When this is the wrong tool

Don't reach for a VM-per-delivery if there's no untrusted code and no real secret-isolation requirement. If you sign with a single platform-wide key (not per-tenant), or your "transform" is a fixed, data-only mapping you wrote — no custom helpers, no eval, no tenant-supplied logic — then there's nothing untrusted to isolate, and signing in your worker behind a well-guarded secret manager is simpler and faster. The microVM earns its keep specifically when you hold a distinct secret per tenant AND either run tenant-supplied transform code near it, or have a compliance requirement that one tenant's key can never be co-resident with another's.

And remember the boundary is the VM, not your intentions. A sandbox isolates the tenant's transform from your infrastructure and from other tenants' keys, but it can't protect a secret you over-provision into it. Inject only the one signing key that delivery needs, set a timeout and a TTL, let the VM die, and keep the key out of your delivery-state store. Within those lines, per-tenant signing on microVMs gives your customers the payload flexibility they want without making one leaked key everyone's breach.

Frequently asked questions

Why is one shared process holding every tenant's webhook signing secret a problem?

A webhook signing secret is a bearer credential to forge events as that customer — anyone holding it can craft a payload, compute a valid HMAC, and deliver a signature that passes verification. In a shared delivery worker, every tenant's secret is resident in the same heap at once, so a single read primitive (a heap-scraping bug, an over-eager log line, a memory-disclosure CVE) exposes all of them. Running each signing in its own ephemeral Firecracker microVM means only one secret exists per guest, so a leak is a one-tenant incident instead of a fleet-wide key compromise.

Isn't an in-process JS sandbox like isolated-vm enough to run tenant transforms safely?

It narrows the surface but doesn't solve secret isolation. Escapes from in-process sandboxes are a recurring class of CVE (vm2 was deprecated because its escapes proved unfixable), and even a perfect sandbox leaves the secrets in the same OS process, one escape away. A Firecracker microVM puts the boundary below the language runtime — a separate guest kernel and address space — so a full compromise of the guest yields only the one signing key you deliberately injected into it.

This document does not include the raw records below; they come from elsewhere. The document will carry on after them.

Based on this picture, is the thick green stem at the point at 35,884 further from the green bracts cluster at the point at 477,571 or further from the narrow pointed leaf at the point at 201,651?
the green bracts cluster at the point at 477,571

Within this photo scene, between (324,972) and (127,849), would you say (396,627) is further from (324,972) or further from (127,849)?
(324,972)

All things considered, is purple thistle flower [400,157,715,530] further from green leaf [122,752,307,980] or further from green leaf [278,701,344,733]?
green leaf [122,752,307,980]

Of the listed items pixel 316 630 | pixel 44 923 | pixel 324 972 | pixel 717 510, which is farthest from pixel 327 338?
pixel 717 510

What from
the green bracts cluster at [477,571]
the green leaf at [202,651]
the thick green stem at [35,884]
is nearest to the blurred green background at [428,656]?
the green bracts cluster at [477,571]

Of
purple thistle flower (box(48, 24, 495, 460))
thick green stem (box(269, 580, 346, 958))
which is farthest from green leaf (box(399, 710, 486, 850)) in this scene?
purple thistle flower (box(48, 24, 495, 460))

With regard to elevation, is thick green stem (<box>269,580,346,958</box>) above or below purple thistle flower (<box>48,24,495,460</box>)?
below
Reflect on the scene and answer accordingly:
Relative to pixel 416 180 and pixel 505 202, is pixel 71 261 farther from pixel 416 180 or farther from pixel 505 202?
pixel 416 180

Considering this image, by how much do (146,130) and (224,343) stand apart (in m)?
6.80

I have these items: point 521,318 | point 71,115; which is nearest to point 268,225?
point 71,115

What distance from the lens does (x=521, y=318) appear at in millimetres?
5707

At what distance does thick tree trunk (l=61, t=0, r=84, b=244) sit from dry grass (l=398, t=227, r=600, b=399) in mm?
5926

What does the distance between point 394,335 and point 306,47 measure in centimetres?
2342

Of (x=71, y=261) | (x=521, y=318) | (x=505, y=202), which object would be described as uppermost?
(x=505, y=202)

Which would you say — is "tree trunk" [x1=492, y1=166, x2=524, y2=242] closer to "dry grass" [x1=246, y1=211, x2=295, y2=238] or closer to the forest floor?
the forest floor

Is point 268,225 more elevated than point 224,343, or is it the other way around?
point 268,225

How does a per-delivery microVM keep a signing secret scoped?

You inject only that tenant's signing key as an env var on the one exec that signs, run the transform and HMAC inside the guest, and read back just the signature header and body — the key never leaves the VM. Because there's no warm pool, the VM exists only for the seconds it takes to sign and is then destroyed, so the address space holding the secret is gone. Tenant A's key is never co-resident with tenant B's code, because they were never in the same VM or even the same kernel.

Isn't a microVM per webhook delivery too expensive?

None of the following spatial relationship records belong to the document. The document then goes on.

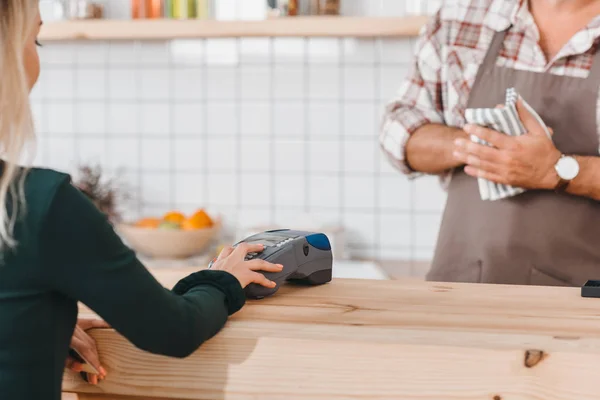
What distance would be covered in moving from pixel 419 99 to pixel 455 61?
11 cm

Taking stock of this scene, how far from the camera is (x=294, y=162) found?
2.78 m

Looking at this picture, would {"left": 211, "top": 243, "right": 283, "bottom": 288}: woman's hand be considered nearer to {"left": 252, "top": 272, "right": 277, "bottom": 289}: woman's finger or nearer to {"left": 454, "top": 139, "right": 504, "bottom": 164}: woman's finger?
{"left": 252, "top": 272, "right": 277, "bottom": 289}: woman's finger

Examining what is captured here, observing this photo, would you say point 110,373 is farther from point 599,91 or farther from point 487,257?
point 599,91

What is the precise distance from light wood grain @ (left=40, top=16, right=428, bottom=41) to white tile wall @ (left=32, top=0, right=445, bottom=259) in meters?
0.23

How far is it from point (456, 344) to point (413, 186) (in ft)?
6.39

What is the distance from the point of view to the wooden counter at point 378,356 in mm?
798

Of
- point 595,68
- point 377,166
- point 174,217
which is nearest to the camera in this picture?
point 595,68

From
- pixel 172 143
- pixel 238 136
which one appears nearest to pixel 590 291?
pixel 238 136

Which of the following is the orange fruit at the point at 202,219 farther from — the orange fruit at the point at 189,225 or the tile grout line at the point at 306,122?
the tile grout line at the point at 306,122

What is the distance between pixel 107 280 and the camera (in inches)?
28.8

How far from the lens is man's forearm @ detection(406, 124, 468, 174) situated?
5.08 ft

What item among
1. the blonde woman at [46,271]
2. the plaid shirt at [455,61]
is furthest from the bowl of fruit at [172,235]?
the blonde woman at [46,271]

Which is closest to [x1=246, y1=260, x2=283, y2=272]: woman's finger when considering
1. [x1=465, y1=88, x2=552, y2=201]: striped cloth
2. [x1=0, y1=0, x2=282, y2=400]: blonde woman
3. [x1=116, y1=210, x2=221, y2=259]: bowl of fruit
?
[x1=0, y1=0, x2=282, y2=400]: blonde woman

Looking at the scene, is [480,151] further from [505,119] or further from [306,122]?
[306,122]
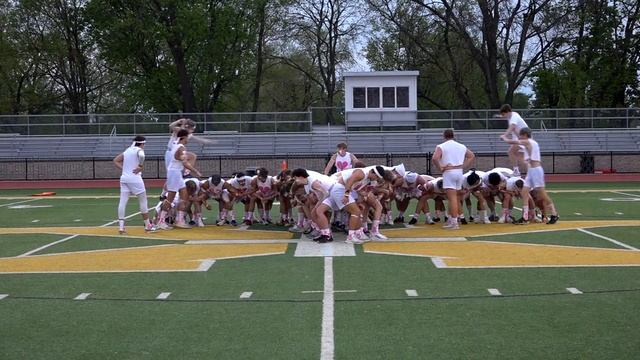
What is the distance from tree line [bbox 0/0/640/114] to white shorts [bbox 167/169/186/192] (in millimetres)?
33162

No, because there's no warm pool. With snapshot-restore a signing VM exists only while a delivery is in flight and scales to zero between deliveries, so idle cost is essentially zero — unlike per-tenant containers that cost money while they sit around holding keys. Restore is a ~49ms step (p50 create ~179ms), negligible next to the outbound HTTP call to the customer's endpoint. For bursty tenants, one VM drains the queued deliveries in a few VM-seconds, then dies.

Where do I store webhook delivery state like retries and idempotency keys?

Keep the ephemeral signing VM stateless and put durable state in a per-tenant database so you don't re-centralize what you just decentralized. PandaStack can give each tenant its own managed PostgreSQL database — a dedicated Firecracker VM with a durable volume, created in 30–90s — so a tenant's delivery log, retry cursor, and idempotency set live in a database only that tenant's deliveries touch. Store what you delivered and whether it succeeded there, never the signing key — that belongs only inside the ephemeral signing VM.